I'd do better to keep my mouth shut.
We'd both do better to try to pretend that what happened didn't happen. Just as my parents said nothing about the package that was hidden here during the search. Just as they said nothing about lots of things, those silences that were like bites.
My parents set off at three, not before extracting a whole string of promises from me: Remember, be careful, don't forget, make sure, on no account, take special care, heaven forbid. As they left they said:
"The icebox is full of food and don't forget to show her where everything is and be nice and helpful and don't be a nuisance. And remember specially to tell her that the sofa in our room is made up as a bed for her and tell her there's a note for her in the kitchen and that the icebox is full, and you're to be in bed by ten and remember to lock the front door with both keys and remind her to turn the lights out."
I was alone. I waited. A hundred times I went around each room making sure it was neat and nothing was out of place. I was afraid and yet somehow hoping that she might have forgotten she had promised to come. Or that she wouldn't make it before the curfew started and I'd be alone all night. Then I got my mother's sewing basket out of the wardrobe and sewed a button on my shirt, not because it had come off but because it was loose and I didn't want it to fall off just when Yardena was here. Then I cleared away the spent matches that we kept in a separate box next to the new ones to reuse, as an economy measure, for lighting the kerosene cooker from the stove or vice versa. I hid them right at the back, behind the spices, because I was afraid that Yardena would see them and think we were poor or mean or not very neat. Then I stood in front of the full-length mirror on the back of the wardrobe door, breathing the faint scent of mothballs that always clung to the wardrobe and made me think of winter. I looked at the mirror for a while and tried to decide once and for all, objectively, as Father demanded, what I looked like.
I looked like a pale, thin, angular child, with a face that was always changing and with very restless eyes.

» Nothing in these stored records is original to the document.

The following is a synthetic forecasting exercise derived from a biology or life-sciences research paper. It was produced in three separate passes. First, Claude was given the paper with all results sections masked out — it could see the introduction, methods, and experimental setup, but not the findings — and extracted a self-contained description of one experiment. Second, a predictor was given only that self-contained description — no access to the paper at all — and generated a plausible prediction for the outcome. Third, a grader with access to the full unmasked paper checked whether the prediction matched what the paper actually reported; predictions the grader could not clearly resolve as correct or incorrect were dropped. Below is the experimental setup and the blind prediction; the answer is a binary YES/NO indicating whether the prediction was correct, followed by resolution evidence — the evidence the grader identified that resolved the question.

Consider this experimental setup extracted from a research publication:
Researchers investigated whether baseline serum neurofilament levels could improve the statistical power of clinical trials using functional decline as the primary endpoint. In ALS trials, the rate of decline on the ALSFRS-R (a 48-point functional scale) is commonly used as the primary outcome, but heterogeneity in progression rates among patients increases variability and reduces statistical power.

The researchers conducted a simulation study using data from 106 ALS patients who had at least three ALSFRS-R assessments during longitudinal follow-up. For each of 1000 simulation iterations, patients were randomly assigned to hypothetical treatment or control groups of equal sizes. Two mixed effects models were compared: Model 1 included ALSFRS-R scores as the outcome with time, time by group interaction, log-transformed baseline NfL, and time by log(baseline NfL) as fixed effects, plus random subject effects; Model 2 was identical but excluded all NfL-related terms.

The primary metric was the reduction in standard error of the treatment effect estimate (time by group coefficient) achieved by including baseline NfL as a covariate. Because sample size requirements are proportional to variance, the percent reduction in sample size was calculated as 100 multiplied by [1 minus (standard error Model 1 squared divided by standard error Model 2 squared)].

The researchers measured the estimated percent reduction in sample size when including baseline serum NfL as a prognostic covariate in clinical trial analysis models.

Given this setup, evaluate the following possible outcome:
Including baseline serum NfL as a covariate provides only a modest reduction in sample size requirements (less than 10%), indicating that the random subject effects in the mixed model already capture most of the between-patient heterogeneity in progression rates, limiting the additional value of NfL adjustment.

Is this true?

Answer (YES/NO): YES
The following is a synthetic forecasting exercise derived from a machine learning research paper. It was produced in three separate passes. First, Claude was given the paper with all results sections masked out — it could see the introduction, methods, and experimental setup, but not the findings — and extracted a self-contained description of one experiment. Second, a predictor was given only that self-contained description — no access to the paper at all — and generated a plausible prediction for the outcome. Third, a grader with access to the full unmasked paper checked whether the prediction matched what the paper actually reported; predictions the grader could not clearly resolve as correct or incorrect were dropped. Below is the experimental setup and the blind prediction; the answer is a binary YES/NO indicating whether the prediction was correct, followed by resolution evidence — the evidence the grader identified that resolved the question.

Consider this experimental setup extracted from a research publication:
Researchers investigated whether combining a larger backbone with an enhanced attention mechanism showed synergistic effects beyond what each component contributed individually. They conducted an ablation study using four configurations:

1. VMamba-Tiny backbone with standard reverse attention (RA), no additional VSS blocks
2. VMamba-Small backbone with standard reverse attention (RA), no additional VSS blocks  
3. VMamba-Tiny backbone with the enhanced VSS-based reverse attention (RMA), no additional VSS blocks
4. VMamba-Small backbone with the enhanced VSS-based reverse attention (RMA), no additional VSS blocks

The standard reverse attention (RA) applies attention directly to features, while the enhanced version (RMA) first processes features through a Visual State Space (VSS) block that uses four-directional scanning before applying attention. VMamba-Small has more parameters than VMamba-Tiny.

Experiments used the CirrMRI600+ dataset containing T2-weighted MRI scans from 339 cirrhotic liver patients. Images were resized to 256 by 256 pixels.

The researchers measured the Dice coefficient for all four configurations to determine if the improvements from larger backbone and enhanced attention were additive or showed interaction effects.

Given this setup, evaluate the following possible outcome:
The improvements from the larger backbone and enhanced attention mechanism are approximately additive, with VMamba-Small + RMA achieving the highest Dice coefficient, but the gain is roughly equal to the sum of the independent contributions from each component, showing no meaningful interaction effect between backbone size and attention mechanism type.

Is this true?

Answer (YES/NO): YES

Is that the look of a traitor?
Or of a panther in the basement?
I felt a sad pain at the thought that Yardena was already almost grown up.
If only she could really know me, she might realize that I am simply trapped inside the shell of a talkative child, but that inside, peeping out—
No: better stop there. The word peeping hurt like a slap around the face. Which I well deserved. If it somehow came out that Yardena felt like giving me my slap this evening, I might actually feel better. I hope she's forgotten, I hope she'll never come, I thought, and I ran to peep — no, not peep — take a look, from the corner of the bathroom window, because from there you could see almost as far as the Sinopsky Brothers grocery shop on the corner. Since I was in the bathroom, I decided to wash my face and neck, not with the ordinary soap that Father and I used, but with my mother's scented soap. Next I wet my hair with water and combed it and straightened my part, then I fanned my head with the paper, to dry my hair quickly, because what would happen if Yardena arrived at this very moment and realized I had wet my hair just for her. I cut my fingernails a bit, too, even though I'd already cut them on Friday, just to be on the safe side, but I was sorry I'd done it, because now my fingernails looked as if I'd been chewing them.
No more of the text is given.